На площади Нации, среди взметнувшихся вверх кулаков Народного фронта, вдруг ощутить себя человеком, который не успел толком очнуться от собственной драмы, от своей вечной революции, от внутреннего своего бунта.

Смерть — единственное мое приключение, которого я не прокомментирую...

В неосвещенной спальне все зазубрины человеческого существа сглажены тьмою. Не видно ничего, кроме взгляда и той части лица, что необходима, чтобы различить взгляд, — подобно тому, как морю необходима песчаная полоса, гребни дюн. Точно так же эта единая упрощенная линия, соединяющая надбровную дугу с переносицей, отграничивает целый океан: тут и мысль, и нежность, и мечта.

ДНЕВНИК III

Сиеста

Полчища мух гудят, словно людская толпа, гул этот напоминает гул мятежа или моря: меж ветвями деревьев и небом повисла жалоба тварей, не одаренных разумом.

Час сиесты, пора, когда человеку не под силу противиться сну. Нужно вернуться в дом, ощутить щекою прохладу кретоновой подушки на диване. Но я уехал из Парижа всего двое суток назад, и он еще гудит во мне полчищами своих мух: они налетают на меня справа и слева — патриоты, что не слишком любят родину, пацифисты, что не слишком любят мир, бумагомаратели, понуждающие логику служить их страстям, богословы, подвешивающие преступление на цепь из силлогизмов.

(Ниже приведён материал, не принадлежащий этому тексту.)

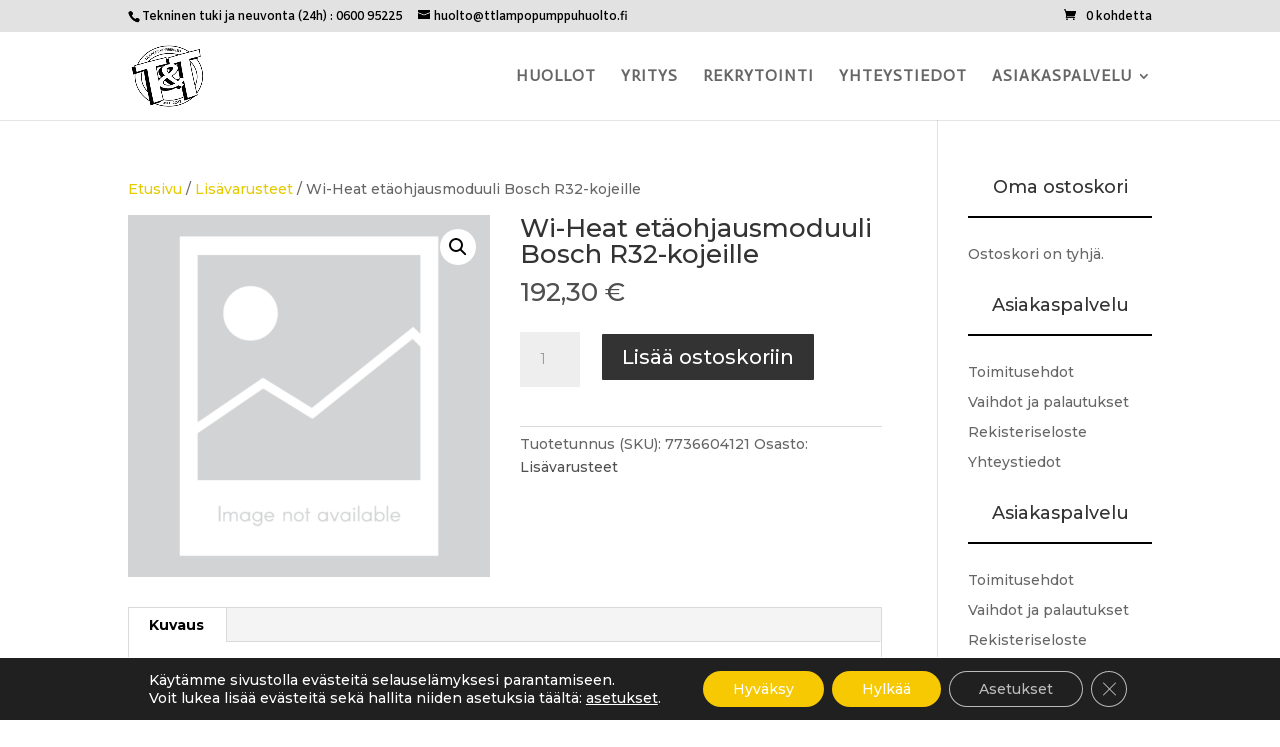

--- FILE ---
content_type: text/css
request_url: https://ttlampopumppuhuolto.fi/wp-content/themes/tt-lampopumppuhuolto/style.css?ver=4.27.4
body_size: 336
content:
/* 
 Theme Name:     T&T Lämpöpumppuhuolto
 Author:         Luontimo
 Author URI:     http://www.ttlampopumppuhuolto.fi
 Template:       Divi
 Version:        1.0
 Description:   A Child Theme built using the elegantmarketplace.com Child theme maker
Developed by Andrew Palmer for Elegant Marketplace www.elegantmarketplace.com Free to use and duplicate as many times as you like
 Wordpress Version: 4.9.4
*/ 


/* ----------- PUT YOUR CUSTOM CSS BELOW THIS LINE -- DO NOT EDIT ABOVE THIS LINE --------------------------- */ 


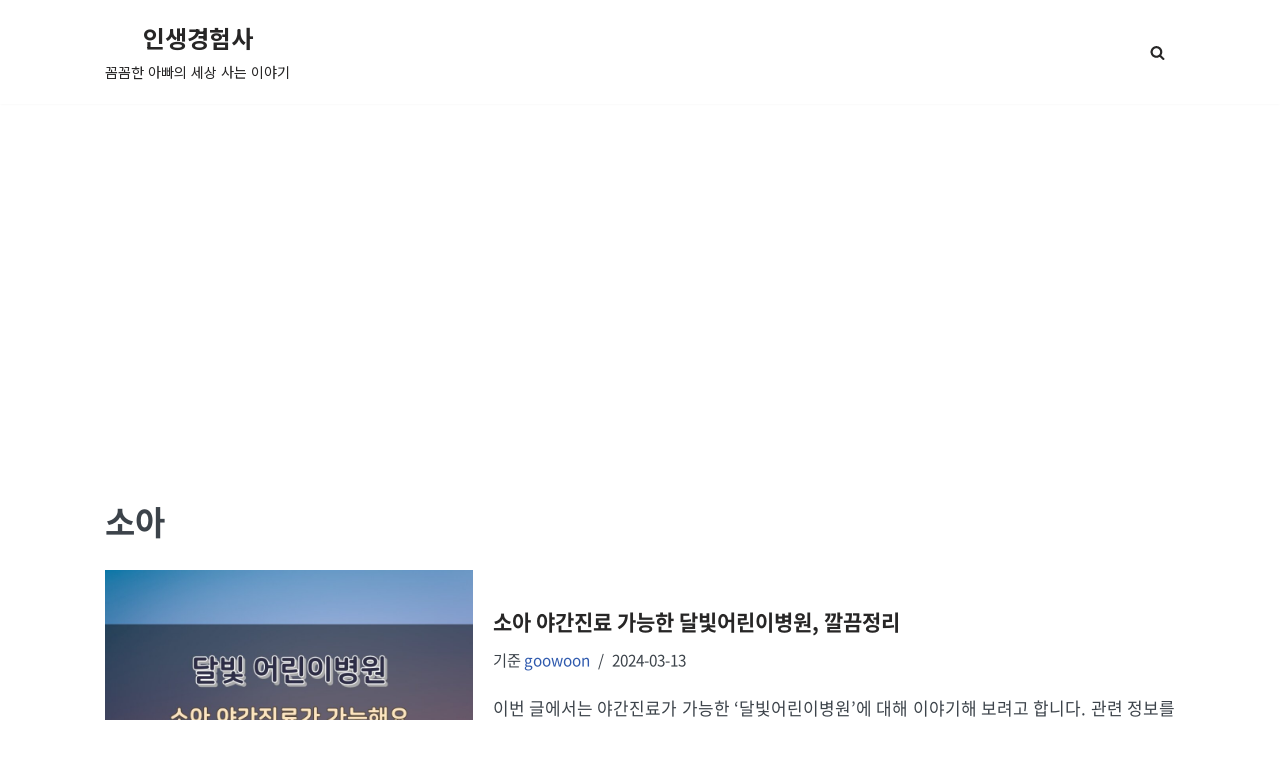

--- FILE ---
content_type: text/html; charset=UTF-8
request_url: https://goowoon.com/wp-admin/admin-ajax.php
body_size: -20
content:
270775.d9da1e94a286f3a68b66d8c88641eccb

--- FILE ---
content_type: text/html; charset=utf-8
request_url: https://www.google.com/recaptcha/api2/aframe
body_size: 267
content:
<!DOCTYPE HTML><html><head><meta http-equiv="content-type" content="text/html; charset=UTF-8"></head><body><script nonce="iuKUH7sCIASSWJ4YHosN3g">/** Anti-fraud and anti-abuse applications only. See google.com/recaptcha */ try{var clients={'sodar':'https://pagead2.googlesyndication.com/pagead/sodar?'};window.addEventListener("message",function(a){try{if(a.source===window.parent){var b=JSON.parse(a.data);var c=clients[b['id']];if(c){var d=document.createElement('img');d.src=c+b['params']+'&rc='+(localStorage.getItem("rc::a")?sessionStorage.getItem("rc::b"):"");window.document.body.appendChild(d);sessionStorage.setItem("rc::e",parseInt(sessionStorage.getItem("rc::e")||0)+1);localStorage.setItem("rc::h",'1768693434018');}}}catch(b){}});window.parent.postMessage("_grecaptcha_ready", "*");}catch(b){}</script></body></html>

Не думай об этом больше. Фруктовым деревьям вокруг старого дома, который так любили те, кто давно в могиле, в этом году потребовались подпорки — настолько ветви их отягчены персиками и сливами. Гроздья винограда уже приподнимают и раздвигают листья, опрысканные купоросом, и мягкий ветерок приносит мне их запах; это благоухание прогретого солнцем виноградника в моих воспоминаниях неотделимо от пылкой грусти летних каникул в ту пору, когда мне было семнадцать лет.

Тогда я не знал, что существует нехитрое доступное счастье. Сердце разрывается, когда ощутишь вдруг, как я сейчас, ощутишь почти до осязаемости, что люди могли бы быть счастливы — счастьем, которому, может быть, грозили бы опасности, которое было бы пронизано тревогами и страданиями, но и радости и испытания — все было бы по мерке человека.

Несчастье, грозящее нам сегодня, нам уже не по мерке. Несколько человек запрещают нам жить нашей истинной жизнью. Кто эти люди? Это те, кто делает вид, будто воплощает дух господства, присущий якобы их расе, воплощает ее волю к власти. И действительно, гордыня их вызывает брожение в послушной массе, подобно тому как закваска поднимает тесто. Бесчисленным полчищам юношей, мечтающим лишь о забавах, куске хлеба, любви и работе, а совсем не об империи, они навязывают непомерные цели; скромное и простое человеческое желание подменяют своими безумными и чудовищными бреднями.

Как странно, что судьба целой нации зависит даже не от воли — от настроения одного-единственного человека! Перепады настроения какой-то одной личности, даже самые мимолетные, навсегда вписываются в историю народа. Так прожорливая Германия вдруг прочно связала себя с тощей Италией.